Another thing she could do: tell Marc about her dream of the Haunted Lands. She had mentioned them to him before, hoping that his common sense would disperse her dread. Instead, he had taken her seriously.
“You’ve had dreams before that came true, lass,” he had said. “I wouldn’t be so quick to dismiss one that comes again and again, much less that progresses.”
The cadet met her counterpart by the gate leading into the outer ward. While they stood for a moment, quietly talking, something slipped past them into the shadows of the courtyard.
Jame straightened. Like most Kencyr, her night vision was excellent, but the vivid moonlight made her blink. She could just make out a black-clad figure standing motionless near the southern-most Builders’ Gate. The cadets hadn’t noticed anything.

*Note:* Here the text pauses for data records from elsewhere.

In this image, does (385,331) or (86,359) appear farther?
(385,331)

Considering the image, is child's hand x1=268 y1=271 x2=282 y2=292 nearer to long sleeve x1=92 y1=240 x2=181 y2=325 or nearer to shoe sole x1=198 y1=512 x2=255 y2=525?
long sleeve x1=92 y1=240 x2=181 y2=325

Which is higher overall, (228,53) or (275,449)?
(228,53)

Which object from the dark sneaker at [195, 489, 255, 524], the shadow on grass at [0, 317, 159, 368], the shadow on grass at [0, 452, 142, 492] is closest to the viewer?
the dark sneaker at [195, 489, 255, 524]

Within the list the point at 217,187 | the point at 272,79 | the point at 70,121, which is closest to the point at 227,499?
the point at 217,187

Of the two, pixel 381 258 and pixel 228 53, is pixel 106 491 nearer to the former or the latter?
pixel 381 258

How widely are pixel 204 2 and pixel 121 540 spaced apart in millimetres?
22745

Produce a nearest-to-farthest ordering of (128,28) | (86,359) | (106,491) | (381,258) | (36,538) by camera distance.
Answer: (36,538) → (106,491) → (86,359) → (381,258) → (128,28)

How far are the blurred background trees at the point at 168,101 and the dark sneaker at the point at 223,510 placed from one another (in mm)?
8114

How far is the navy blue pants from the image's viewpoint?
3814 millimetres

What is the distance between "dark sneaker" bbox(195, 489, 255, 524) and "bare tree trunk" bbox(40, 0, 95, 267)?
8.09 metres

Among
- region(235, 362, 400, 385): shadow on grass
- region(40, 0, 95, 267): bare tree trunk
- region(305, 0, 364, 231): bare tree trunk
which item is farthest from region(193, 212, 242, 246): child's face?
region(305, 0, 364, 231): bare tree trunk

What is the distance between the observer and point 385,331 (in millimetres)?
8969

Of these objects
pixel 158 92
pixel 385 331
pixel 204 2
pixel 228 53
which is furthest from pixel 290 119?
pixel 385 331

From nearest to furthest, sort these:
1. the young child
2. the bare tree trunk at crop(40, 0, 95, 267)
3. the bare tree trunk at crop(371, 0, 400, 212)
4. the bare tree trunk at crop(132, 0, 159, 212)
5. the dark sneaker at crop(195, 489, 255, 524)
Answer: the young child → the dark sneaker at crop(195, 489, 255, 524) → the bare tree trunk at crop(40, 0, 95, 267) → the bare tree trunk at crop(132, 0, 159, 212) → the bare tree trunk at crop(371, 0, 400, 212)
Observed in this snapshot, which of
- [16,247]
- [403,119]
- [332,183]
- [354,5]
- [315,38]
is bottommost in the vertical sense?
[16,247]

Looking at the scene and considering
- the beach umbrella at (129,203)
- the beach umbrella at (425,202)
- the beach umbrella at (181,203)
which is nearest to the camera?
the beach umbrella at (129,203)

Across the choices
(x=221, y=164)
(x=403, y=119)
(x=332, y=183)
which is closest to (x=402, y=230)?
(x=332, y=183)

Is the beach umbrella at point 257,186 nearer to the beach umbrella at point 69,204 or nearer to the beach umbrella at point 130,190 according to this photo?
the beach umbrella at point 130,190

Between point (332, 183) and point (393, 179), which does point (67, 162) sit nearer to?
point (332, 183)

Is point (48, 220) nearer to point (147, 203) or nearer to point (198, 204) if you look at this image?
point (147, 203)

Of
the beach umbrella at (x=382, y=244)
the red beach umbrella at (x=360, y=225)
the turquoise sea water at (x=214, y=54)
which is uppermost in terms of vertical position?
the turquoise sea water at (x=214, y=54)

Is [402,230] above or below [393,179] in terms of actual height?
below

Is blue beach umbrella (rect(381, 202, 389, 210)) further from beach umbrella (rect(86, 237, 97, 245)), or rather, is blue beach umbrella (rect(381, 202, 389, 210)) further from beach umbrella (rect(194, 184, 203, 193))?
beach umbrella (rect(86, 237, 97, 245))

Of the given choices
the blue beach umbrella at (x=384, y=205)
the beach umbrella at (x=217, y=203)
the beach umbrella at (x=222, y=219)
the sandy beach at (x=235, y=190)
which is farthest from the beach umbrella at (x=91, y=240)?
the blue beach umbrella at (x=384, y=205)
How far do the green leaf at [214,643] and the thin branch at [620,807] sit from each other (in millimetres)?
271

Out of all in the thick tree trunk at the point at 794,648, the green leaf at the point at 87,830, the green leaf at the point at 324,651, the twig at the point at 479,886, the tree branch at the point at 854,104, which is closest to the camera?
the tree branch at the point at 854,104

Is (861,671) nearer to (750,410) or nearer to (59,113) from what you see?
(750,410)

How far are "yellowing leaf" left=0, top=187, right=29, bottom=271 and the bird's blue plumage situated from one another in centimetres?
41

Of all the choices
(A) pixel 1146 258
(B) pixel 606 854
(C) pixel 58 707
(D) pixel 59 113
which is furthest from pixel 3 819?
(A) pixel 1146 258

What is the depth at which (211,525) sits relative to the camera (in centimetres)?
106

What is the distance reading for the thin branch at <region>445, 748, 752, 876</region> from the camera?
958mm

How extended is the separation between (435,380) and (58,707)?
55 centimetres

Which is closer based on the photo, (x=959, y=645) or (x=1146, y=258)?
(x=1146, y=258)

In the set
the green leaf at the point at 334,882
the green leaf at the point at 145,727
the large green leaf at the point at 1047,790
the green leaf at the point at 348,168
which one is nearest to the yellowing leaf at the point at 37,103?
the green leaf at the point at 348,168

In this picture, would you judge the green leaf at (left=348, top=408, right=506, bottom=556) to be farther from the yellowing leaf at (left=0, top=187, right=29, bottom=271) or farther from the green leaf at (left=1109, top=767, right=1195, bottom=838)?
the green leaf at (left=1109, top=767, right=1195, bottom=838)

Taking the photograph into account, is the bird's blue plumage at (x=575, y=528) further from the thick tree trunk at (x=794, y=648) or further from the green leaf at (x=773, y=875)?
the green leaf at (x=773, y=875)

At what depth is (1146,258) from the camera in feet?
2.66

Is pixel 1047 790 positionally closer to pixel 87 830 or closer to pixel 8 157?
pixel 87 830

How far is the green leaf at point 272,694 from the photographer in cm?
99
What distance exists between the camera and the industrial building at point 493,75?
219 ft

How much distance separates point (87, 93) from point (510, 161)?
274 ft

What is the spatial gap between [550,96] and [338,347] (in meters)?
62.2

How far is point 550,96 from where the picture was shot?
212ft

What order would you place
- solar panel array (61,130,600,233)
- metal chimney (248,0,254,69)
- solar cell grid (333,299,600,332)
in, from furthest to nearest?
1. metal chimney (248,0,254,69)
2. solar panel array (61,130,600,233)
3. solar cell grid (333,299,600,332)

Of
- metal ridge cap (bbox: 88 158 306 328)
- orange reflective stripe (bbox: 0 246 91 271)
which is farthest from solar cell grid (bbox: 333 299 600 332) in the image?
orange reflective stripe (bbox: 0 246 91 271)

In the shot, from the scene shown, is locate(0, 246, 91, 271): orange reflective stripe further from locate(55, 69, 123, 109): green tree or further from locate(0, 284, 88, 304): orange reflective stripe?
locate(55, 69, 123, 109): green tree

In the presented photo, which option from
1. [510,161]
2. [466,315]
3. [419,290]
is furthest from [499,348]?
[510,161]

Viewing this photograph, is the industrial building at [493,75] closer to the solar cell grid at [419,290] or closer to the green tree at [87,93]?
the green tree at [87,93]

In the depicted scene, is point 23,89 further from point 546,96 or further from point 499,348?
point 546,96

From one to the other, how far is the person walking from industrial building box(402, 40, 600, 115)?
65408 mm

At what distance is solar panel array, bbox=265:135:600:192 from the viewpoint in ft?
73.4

Well. After that dream, despite her desire to dismiss it, she had
half expected a visitor, but not one who could move with such stealth.
The guards parted, one trudging toward the barracks for a few hours’ sleep before dawn, the other bound for the keep’s outer perimeter.

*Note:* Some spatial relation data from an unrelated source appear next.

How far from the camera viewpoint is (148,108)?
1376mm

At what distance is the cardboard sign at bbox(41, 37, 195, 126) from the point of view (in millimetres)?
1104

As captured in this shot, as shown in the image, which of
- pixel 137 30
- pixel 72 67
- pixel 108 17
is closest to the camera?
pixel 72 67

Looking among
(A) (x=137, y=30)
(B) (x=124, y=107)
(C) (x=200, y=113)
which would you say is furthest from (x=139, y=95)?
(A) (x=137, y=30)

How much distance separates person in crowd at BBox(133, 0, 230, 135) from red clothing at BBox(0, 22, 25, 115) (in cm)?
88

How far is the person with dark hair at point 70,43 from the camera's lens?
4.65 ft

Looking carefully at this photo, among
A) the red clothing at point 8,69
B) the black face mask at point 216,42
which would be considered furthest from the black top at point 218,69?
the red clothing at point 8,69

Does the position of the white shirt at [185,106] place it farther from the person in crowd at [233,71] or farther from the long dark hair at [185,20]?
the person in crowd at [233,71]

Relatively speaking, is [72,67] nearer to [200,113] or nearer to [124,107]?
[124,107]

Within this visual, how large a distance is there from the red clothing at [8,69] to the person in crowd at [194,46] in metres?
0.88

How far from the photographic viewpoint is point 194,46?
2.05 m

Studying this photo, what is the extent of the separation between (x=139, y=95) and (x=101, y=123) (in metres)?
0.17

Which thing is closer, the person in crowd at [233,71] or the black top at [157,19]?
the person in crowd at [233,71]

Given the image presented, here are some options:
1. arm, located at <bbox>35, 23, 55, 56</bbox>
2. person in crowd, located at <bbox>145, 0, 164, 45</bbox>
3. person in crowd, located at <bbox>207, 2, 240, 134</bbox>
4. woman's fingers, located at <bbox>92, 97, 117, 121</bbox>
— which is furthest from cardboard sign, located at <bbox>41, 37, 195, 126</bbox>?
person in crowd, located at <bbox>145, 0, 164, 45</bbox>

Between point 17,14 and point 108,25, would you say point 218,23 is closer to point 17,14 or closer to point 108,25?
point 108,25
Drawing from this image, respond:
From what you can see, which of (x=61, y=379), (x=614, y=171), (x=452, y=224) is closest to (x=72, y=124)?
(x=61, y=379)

The figure by the wall hesitated. Then Jorin sneezed. Jame felt quick eyes pick her out in the gloom of the doorway. Which way would he go, surrounded by doors, and on what mission bent? Hinges creaked. Open. Shut. Damn. He had slipped through the gate immediately behind him.
The cadet had disappeared, and a good thing, too: Jame didn’t want it known that the keep’s commander was up and wandering about in search of trouble. She crossed the courtyard. There had been a trick stone wall here when the garrison had first arrived, but they had since replaced it and several others with doors of stout, iron-bound wood, usually kept locked. Not so this one tonight. Someone was going to catch hell in the morning. She waited a moment, then entered.

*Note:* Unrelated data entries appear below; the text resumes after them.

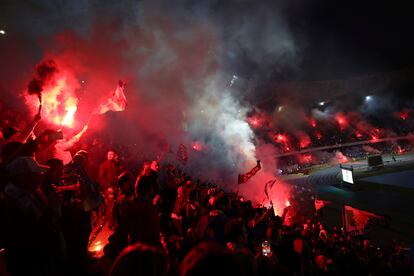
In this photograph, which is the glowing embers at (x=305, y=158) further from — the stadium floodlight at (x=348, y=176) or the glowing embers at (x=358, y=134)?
the stadium floodlight at (x=348, y=176)

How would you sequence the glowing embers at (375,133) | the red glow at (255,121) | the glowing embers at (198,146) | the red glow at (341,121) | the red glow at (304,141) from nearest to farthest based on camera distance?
the glowing embers at (198,146), the glowing embers at (375,133), the red glow at (255,121), the red glow at (304,141), the red glow at (341,121)

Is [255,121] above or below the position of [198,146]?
above

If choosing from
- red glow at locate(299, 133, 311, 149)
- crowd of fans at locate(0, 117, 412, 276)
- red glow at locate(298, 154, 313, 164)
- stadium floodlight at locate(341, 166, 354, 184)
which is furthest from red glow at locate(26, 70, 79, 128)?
red glow at locate(299, 133, 311, 149)

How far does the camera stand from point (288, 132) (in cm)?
4284

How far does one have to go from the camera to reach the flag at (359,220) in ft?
42.5

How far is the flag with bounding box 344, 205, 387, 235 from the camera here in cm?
1296

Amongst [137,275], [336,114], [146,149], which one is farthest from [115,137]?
[336,114]

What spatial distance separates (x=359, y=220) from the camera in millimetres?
13984

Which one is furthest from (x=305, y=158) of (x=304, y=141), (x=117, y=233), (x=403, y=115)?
(x=117, y=233)

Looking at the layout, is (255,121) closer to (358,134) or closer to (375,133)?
(358,134)

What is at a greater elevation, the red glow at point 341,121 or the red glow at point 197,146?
the red glow at point 341,121

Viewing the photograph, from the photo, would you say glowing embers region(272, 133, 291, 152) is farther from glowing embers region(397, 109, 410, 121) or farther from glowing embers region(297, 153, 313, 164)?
glowing embers region(397, 109, 410, 121)

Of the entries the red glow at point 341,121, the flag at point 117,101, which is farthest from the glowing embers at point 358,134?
the flag at point 117,101

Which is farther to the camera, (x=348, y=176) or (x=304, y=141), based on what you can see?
(x=304, y=141)
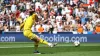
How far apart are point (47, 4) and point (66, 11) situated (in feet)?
6.14

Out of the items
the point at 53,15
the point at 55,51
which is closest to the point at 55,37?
the point at 53,15

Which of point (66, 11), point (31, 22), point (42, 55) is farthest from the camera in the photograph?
point (66, 11)

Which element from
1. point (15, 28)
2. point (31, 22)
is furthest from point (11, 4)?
point (31, 22)

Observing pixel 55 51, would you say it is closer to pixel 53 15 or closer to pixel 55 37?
pixel 55 37

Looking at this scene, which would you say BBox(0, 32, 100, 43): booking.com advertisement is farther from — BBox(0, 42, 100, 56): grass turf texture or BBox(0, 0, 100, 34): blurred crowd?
BBox(0, 42, 100, 56): grass turf texture

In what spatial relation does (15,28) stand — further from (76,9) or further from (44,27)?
(76,9)

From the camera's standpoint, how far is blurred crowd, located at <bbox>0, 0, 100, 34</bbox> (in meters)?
28.0

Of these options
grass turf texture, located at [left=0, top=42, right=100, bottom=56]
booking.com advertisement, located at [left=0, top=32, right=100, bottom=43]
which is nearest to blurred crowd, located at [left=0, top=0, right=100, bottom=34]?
booking.com advertisement, located at [left=0, top=32, right=100, bottom=43]

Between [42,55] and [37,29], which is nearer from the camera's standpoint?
[42,55]

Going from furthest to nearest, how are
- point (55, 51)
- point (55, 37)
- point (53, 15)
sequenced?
point (53, 15), point (55, 37), point (55, 51)

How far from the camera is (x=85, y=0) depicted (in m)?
31.4

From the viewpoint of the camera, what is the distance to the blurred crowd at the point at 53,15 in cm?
2805

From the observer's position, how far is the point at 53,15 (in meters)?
29.2

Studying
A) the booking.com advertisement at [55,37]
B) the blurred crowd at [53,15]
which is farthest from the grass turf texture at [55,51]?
the blurred crowd at [53,15]
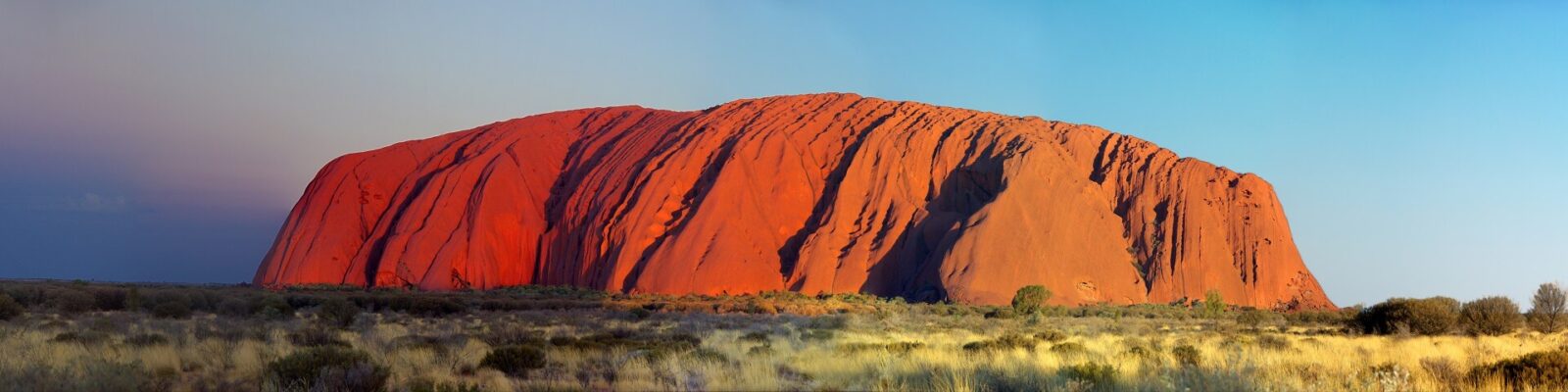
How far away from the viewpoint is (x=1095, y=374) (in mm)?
9258

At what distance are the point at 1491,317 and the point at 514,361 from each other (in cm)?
2342

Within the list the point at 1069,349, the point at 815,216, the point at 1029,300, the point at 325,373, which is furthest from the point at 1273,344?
the point at 815,216

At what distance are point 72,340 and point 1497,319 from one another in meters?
30.3

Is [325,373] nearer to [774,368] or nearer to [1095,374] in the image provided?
[774,368]

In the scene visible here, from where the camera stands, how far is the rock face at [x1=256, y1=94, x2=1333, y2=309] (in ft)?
195

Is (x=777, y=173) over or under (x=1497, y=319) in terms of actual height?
over

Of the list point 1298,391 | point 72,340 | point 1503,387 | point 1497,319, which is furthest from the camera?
point 1497,319

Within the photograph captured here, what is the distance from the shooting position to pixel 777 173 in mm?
67188

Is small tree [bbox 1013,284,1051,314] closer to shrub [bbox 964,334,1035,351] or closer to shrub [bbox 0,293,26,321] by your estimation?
shrub [bbox 964,334,1035,351]

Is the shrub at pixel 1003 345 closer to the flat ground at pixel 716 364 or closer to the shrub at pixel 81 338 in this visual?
the flat ground at pixel 716 364

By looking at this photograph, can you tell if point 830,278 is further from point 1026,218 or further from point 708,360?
point 708,360

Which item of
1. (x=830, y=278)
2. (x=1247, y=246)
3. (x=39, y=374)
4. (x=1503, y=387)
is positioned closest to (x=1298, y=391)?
(x=1503, y=387)

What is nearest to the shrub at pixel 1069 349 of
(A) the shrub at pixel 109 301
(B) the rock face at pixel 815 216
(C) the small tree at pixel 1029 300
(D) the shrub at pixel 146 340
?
(D) the shrub at pixel 146 340

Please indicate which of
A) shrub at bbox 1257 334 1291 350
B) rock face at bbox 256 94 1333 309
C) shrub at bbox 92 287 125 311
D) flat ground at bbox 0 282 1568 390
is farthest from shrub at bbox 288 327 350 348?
rock face at bbox 256 94 1333 309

Beyond was a short tunnel that should have led into the body of the shell keep. Instead, a walled garden opened out before her, lush with dwarf fruit trees and date palms. The same swollen moon cast its shadows here, but the stars visible outside its halo were different, and the air was warm.
Jorin’s ears pricked. Through them, Jame heard the faint rustle of someone unfamiliar with undergrowth trying to move quietly through it. Then silence. He, too, was listening.
Jame moved closer, flitting from tree to tree. It helped that she knew this landscape very well.